Retype the listing that follows, word for word.
......
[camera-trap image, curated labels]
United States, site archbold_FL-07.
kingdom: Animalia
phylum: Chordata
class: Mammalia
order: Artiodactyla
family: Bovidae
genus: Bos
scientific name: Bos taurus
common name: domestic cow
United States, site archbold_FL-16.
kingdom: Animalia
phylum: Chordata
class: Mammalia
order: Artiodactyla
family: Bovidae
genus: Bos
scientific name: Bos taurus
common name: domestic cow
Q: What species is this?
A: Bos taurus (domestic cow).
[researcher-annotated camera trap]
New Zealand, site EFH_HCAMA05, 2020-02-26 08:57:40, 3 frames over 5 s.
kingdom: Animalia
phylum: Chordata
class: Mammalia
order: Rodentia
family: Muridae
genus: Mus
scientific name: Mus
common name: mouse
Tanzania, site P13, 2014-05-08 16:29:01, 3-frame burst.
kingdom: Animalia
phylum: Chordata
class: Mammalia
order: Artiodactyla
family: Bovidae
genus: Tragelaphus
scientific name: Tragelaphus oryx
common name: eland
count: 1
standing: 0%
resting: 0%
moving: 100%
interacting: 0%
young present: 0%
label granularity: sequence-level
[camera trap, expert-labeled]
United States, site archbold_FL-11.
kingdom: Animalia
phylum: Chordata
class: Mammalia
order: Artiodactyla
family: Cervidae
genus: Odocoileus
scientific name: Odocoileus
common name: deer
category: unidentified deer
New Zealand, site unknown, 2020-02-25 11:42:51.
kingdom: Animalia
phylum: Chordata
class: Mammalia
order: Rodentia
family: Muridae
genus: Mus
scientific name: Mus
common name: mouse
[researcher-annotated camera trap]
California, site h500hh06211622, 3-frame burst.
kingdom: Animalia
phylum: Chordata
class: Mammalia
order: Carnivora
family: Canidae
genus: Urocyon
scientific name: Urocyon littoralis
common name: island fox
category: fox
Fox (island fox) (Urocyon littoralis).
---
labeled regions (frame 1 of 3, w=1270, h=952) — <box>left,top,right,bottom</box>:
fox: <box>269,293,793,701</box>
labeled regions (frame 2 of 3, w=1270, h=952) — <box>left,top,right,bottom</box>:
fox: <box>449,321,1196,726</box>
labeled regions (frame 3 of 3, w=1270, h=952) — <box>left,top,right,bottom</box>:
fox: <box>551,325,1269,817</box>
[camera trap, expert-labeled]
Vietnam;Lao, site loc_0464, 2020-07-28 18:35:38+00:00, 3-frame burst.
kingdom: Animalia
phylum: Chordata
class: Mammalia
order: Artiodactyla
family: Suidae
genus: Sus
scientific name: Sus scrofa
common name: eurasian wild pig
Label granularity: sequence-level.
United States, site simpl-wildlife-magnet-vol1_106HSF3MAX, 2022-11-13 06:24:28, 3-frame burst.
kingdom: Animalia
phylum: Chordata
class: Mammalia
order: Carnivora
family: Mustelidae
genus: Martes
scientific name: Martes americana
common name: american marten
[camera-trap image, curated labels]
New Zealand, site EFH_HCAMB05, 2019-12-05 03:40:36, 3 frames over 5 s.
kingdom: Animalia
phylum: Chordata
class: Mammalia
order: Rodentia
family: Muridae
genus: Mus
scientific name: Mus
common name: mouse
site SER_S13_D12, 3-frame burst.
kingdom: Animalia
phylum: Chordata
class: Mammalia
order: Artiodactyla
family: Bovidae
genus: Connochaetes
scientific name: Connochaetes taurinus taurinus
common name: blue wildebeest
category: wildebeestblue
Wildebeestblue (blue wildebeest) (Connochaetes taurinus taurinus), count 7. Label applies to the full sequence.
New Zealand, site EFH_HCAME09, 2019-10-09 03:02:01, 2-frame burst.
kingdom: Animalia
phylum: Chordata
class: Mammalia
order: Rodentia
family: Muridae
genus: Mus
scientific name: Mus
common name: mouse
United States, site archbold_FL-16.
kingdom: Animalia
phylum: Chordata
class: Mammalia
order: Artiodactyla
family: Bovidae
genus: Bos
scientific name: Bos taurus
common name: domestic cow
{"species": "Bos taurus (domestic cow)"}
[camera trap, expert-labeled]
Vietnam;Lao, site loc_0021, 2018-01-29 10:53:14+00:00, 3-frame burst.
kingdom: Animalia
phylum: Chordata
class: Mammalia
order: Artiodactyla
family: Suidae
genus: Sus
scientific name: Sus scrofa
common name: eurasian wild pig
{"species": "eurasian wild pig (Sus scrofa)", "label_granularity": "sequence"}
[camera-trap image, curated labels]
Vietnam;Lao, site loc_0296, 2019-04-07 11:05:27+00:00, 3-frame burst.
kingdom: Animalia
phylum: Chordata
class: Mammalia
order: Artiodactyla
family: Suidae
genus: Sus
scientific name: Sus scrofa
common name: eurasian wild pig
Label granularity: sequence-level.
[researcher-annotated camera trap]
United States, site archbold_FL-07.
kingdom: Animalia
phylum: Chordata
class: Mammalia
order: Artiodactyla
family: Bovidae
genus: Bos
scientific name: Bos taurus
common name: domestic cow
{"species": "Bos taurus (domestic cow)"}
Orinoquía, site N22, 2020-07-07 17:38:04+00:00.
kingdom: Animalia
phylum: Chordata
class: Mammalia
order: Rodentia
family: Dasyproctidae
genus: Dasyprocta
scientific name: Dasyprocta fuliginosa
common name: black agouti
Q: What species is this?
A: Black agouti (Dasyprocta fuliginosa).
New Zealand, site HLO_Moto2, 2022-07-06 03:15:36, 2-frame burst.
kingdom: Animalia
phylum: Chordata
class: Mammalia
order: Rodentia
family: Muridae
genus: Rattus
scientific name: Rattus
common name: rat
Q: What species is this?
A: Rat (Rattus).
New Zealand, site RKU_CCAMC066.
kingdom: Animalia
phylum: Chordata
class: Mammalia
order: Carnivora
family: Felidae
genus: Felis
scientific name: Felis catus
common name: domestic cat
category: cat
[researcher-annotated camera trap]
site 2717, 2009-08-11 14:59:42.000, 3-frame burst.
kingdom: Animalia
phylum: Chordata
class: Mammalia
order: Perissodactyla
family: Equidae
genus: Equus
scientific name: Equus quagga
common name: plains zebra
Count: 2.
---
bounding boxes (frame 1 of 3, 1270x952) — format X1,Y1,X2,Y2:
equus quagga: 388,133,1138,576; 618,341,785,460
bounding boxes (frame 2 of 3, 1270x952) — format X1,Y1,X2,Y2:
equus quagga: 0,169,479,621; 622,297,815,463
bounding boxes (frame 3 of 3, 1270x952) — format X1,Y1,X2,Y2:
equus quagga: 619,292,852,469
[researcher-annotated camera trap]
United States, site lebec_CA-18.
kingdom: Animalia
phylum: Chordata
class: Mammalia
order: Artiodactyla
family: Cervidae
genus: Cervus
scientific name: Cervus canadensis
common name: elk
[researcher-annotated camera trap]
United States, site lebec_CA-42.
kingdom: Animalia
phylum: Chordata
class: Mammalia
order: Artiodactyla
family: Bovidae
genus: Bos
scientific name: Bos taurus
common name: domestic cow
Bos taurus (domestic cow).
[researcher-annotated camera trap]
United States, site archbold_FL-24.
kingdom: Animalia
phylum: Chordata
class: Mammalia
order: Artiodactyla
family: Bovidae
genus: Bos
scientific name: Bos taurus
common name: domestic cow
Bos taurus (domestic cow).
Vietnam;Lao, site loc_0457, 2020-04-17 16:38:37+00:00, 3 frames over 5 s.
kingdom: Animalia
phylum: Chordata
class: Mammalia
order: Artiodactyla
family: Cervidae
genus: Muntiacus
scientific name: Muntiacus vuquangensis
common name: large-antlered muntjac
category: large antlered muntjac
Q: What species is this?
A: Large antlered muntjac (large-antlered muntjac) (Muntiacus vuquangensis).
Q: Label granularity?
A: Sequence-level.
......
* [Answer box]:
[camera-trap image, curated labels]
United States, site archbold_FL-07.
kingdom: Animalia
phylum: Chordata
class: Mammalia
order: Artiodactyla
family: Bovidae
genus: Bos
scientific name: Bos taurus
common name: domestic cow
United States, site archbold_FL-16.
kingdom: Animalia
phylum: Chordata
class: Mammalia
order: Artiodactyla
family: Bovidae
genus: Bos
scientific name: Bos taurus
common name: domestic cow
Q: What species is this?
A: Bos taurus (domestic cow).
[researcher-annotated camera trap]
New Zealand, site EFH_HCAMA05, 2020-02-26 08:57:40, 3 frames over 5 s.
kingdom: Animalia
phylum: Chordata
class: Mammalia
order: Rodentia
family: Muridae
genus: Mus
scientific name: Mus
common name: mouse
Tanzania, site P13, 2014-05-08 16:29:01, 3-frame burst.
kingdom: Animalia
phylum: Chordata
class: Mammalia
order: Artiodactyla
family: Bovidae
genus: Tragelaphus
scientific name: Tragelaphus oryx
common name: eland
count: 1
standing: 0%
resting: 0%
moving: 100%
interacting: 0%
young present: 0%
label granularity: sequence-level
[camera trap, expert-labeled]
United States, site archbold_FL-11.
kingdom: Animalia
phylum: Chordata
class: Mammalia
order: Artiodactyla
family: Cervidae
genus: Odocoileus
scientific name: Odocoileus
common name: deer
category: unidentified deer
New Zealand, site unknown, 2020-02-25 11:42:51.
kingdom: Animalia
phylum: Chordata
class: Mammalia
order: Rodentia
family: Muridae
genus: Mus
scientific name: Mus
common name: mouse
[researcher-annotated camera trap]
California, site h500hh06211622, 3-frame burst.
kingdom: Animalia
phylum: Chordata
class: Mammalia
order: Carnivora
family: Canidae
genus: Urocyon
scientific name: Urocyon littoralis
common name: island fox
category: fox
Fox (island fox) (Urocyon littoralis).
---
labeled regions (frame 1 of 3, w=1270, h=952) — <box>left,top,right,bottom</box>:
fox: <box>269,293,793,701</box>
labeled regions (frame 2 of 3, w=1270, h=952) — <box>left,top,right,bottom</box>:
fox: <box>449,321,1196,726</box>
labeled regions (frame 3 of 3, w=1270, h=952) — <box>left,top,right,bottom</box>:
fox: <box>551,325,1269,817</box>
[camera trap, expert-labeled]
Vietnam;Lao, site loc_0464, 2020-07-28 18:35:38+00:00, 3-frame burst.
kingdom: Animalia
phylum: Chordata
class: Mammalia
order: Artiodactyla
family: Suidae
genus: Sus
scientific name: Sus scrofa
common name: eurasian wild pig
Label granularity: sequence-level.
United States, site simpl-wildlife-magnet-vol1_106HSF3MAX, 2022-11-13 06:24:28, 3-frame burst.
kingdom: Animalia
phylum: Chordata
class: Mammalia
order: Carnivora
family: Mustelidae
genus: Martes
scientific name: Martes americana
common name: american marten
[camera-trap image, curated labels]
New Zealand, site EFH_HCAMB05, 2019-12-05 03:40:36, 3 frames over 5 s.
kingdom: Animalia
phylum: Chordata
class: Mammalia
order: Rodentia
family: Muridae
genus: Mus
scientific name: Mus
common name: mouse
site SER_S13_D12, 3-frame burst.
kingdom: Animalia
phylum: Chordata
class: Mammalia
order: Artiodactyla
family: Bovidae
genus: Connochaetes
scientific name: Connochaetes taurinus taurinus
common name: blue wildebeest
category: wildebeestblue
Wildebeestblue (blue wildebeest) (Connochaetes taurinus taurinus), count 7. Label applies to the full sequence.
New Zealand, site EFH_HCAME09, 2019-10-09 03:02:01, 2-frame burst.
kingdom: Animalia
phylum: Chordata
class: Mammalia
order: Rodentia
family: Muridae
genus: Mus
scientific name: Mus
common name: mouse
United States, site archbold_FL-16.
kingdom: Animalia
phylum: Chordata
class: Mammalia
order: Artiodactyla
family: Bovidae
genus: Bos
scientific name: Bos taurus
common name: domestic cow
{"species": "Bos taurus (domestic cow)"}
[camera trap, expert-labeled]
Vietnam;Lao, site loc_0021, 2018-01-29 10:53:14+00:00, 3-frame burst.
kingdom: Animalia
phylum: Chordata
class: Mammalia
order: Artiodactyla
family: Suidae
genus: Sus
scientific name: Sus scrofa
common name: eurasian wild pig
{"species": "eurasian wild pig (Sus scrofa)", "label_granularity": "sequence"}
[camera-trap image, curated labels]
Vietnam;Lao, site loc_0296, 2019-04-07 11:05:27+00:00, 3-frame burst.
kingdom: Animalia
phylum: Chordata
class: Mammalia
order: Artiodactyla
family: Suidae
genus: Sus
scientific name: Sus scrofa
common name: eurasian wild pig
Label granularity: sequence-level.
[researcher-annotated camera trap]
United States, site archbold_FL-07.
kingdom: Animalia
phylum: Chordata
class: Mammalia
order: Artiodactyla
family: Bovidae
genus: Bos
scientific name: Bos taurus
common name: domestic cow
{"species": "Bos taurus (domestic cow)"}
Orinoquía, site N22, 2020-07-07 17:38:04+00:00.
kingdom: Animalia
phylum: Chordata
class: Mammalia
order: Rodentia
family: Dasyproctidae
genus: Dasyprocta
scientific name: Dasyprocta fuliginosa
common name: black agouti
Q: What species is this?
A: Black agouti (Dasyprocta fuliginosa).
New Zealand, site HLO_Moto2, 2022-07-06 03:15:36, 2-frame burst.
kingdom: Animalia
phylum: Chordata
class: Mammalia
order: Rodentia
family: Muridae
genus: Rattus
scientific name: Rattus
common name: rat
Q: What species is this?
A: Rat (Rattus).
New Zealand, site RKU_CCAMC066.
kingdom: Animalia
phylum: Chordata
class: Mammalia
order: Carnivora
family: Felidae
genus: Felis
scientific name: Felis catus
common name: domestic cat
category: cat
[researcher-annotated camera trap]
site 2717, 2009-08-11 14:59:42.000, 3-frame burst.
kingdom: Animalia
phylum: Chordata
class: Mammalia
order: Perissodactyla
family: Equidae
genus: Equus
scientific name: Equus quagga
common name: plains zebra
Count: 2.
---
bounding boxes (frame 1 of 3, 1270x952) — format X1,Y1,X2,Y2:
equus quagga: 388,133,1138,576; 618,341,785,460
bounding boxes (frame 2 of 3, 1270x952) — format X1,Y1,X2,Y2:
equus quagga: 0,169,479,621; 622,297,815,463
bounding boxes (frame 3 of 3, 1270x952) — format X1,Y1,X2,Y2:
equus quagga: 619,292,852,469
[researcher-annotated camera trap]
United States, site lebec_CA-18.
kingdom: Animalia
phylum: Chordata
class: Mammalia
order: Artiodactyla
family: Cervidae
genus: Cervus
scientific name: Cervus canadensis
common name: elk
[researcher-annotated camera trap]
United States, site lebec_CA-42.
kingdom: Animalia
phylum: Chordata
class: Mammalia
order: Artiodactyla
family: Bovidae
genus: Bos
scientific name: Bos taurus
common name: domestic cow
Bos taurus (domestic cow).
[researcher-annotated camera trap]
United States, site archbold_FL-24.
kingdom: Animalia
phylum: Chordata
class: Mammalia
order: Artiodactyla
family: Bovidae
genus: Bos
scientific name: Bos taurus
common name: domestic cow
Bos taurus (domestic cow).
Vietnam;Lao, site loc_0457, 2020-04-17 16:38:37+00:00, 3 frames over 5 s.
kingdom: Animalia
phylum: Chordata
class: Mammalia
order: Artiodactyla
family: Cervidae
genus: Muntiacus
scientific name: Muntiacus vuquangensis
common name: large-antlered muntjac
category: large antlered muntjac
Q: What species is this?
A: Large antlered muntjac (large-antlered muntjac) (Muntiacus vuquangensis).
Q: Label granularity?
A: Sequence-level.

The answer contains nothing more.